Des contrôles de qualité et de cohérence sont réalisés, permettant d’affecter des notes aux zonages diffusés, informant l’utilisateur du niveau de qualité de la donnée.

De manière générale, deux millésimes consécutifs d’une source ne doivent pas être utilisés pour mesurer des évolutions aux niveaux infra-communaux. En effet, les données sont géolocalisées à partir d'un référentiel d'adresses en évolution constante, des améliorations étant apportées régulièrement sur la localisation des adresses. Les évolutions entre deux millésimes ne reflètent donc pas uniquement l'évolution réelle, mais aussi l'évolution du référentiel. Les évolutions fournies pour certains indicateurs ont été calculées au moyen d’une méthode permettant de s’affranchir de ce biais.

Définitions

Les quartiers prioritaires de la politique de la ville sont des territoires d'intervention du ministère de la Ville, définis par la loi de programmation pour la ville et la cohésion urbaine du 21 février 2014.

Leur liste et leurs contours ont été élaborés par le Commissariat général à l'égalité des territoires (CGET), devenu depuis le 1er janvier 2020 l'Agence nationale de la cohésion des territoires (ANCT).

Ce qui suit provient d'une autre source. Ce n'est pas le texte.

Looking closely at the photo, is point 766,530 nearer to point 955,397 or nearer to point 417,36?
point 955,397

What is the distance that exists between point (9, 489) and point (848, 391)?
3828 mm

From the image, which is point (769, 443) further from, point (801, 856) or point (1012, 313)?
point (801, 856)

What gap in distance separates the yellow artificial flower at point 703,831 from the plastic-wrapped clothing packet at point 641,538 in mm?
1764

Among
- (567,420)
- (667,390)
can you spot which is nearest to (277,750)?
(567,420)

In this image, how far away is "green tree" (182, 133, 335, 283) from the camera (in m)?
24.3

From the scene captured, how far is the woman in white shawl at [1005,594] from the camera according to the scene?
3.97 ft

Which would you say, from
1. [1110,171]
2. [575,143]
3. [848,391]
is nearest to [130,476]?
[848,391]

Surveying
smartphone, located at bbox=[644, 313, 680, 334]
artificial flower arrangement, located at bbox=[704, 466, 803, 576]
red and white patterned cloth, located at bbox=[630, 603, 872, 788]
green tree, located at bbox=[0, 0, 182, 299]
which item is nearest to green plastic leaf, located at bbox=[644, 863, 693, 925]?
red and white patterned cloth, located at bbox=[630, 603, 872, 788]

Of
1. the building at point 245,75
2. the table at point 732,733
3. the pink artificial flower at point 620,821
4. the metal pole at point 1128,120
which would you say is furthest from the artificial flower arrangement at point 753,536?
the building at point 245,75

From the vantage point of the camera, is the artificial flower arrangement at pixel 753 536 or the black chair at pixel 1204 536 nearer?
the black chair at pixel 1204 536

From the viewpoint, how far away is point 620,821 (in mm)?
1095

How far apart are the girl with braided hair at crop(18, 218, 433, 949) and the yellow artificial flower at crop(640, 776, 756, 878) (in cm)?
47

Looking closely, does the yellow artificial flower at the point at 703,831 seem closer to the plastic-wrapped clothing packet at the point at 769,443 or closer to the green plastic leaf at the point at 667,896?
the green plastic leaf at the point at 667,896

En métropole, en Martinique et à La Réunion, ils ont été identifiés selon un critère unique, celui du revenu par habitants. L'identification des quartiers prioritaires a été réalisée à partir des données carroyées de l'Insee (source: RFL 2011). Dans les autres départements d'Outre-Mer, l'identification s'est faite à partir des données du Recensement à l'Iris. Une fois l'identification opérée, des échanges ont eu lieu avec les élus locaux afin de s'assurer de la cohérence du périmètre réglementaire du quartier prioritaire et, le cas échéant, l'ajuster. Les périmètres des QPV sont fixés par le décret n° 2014-1750 du 30 décembre 2014 pour la métropole et par le décret n° 2014-1751 du 30 décembre 2014 pour les départements et collectivités d'Outre-mer, rectifiés par le décret n° 2015-1138 du 14 septembre 2015.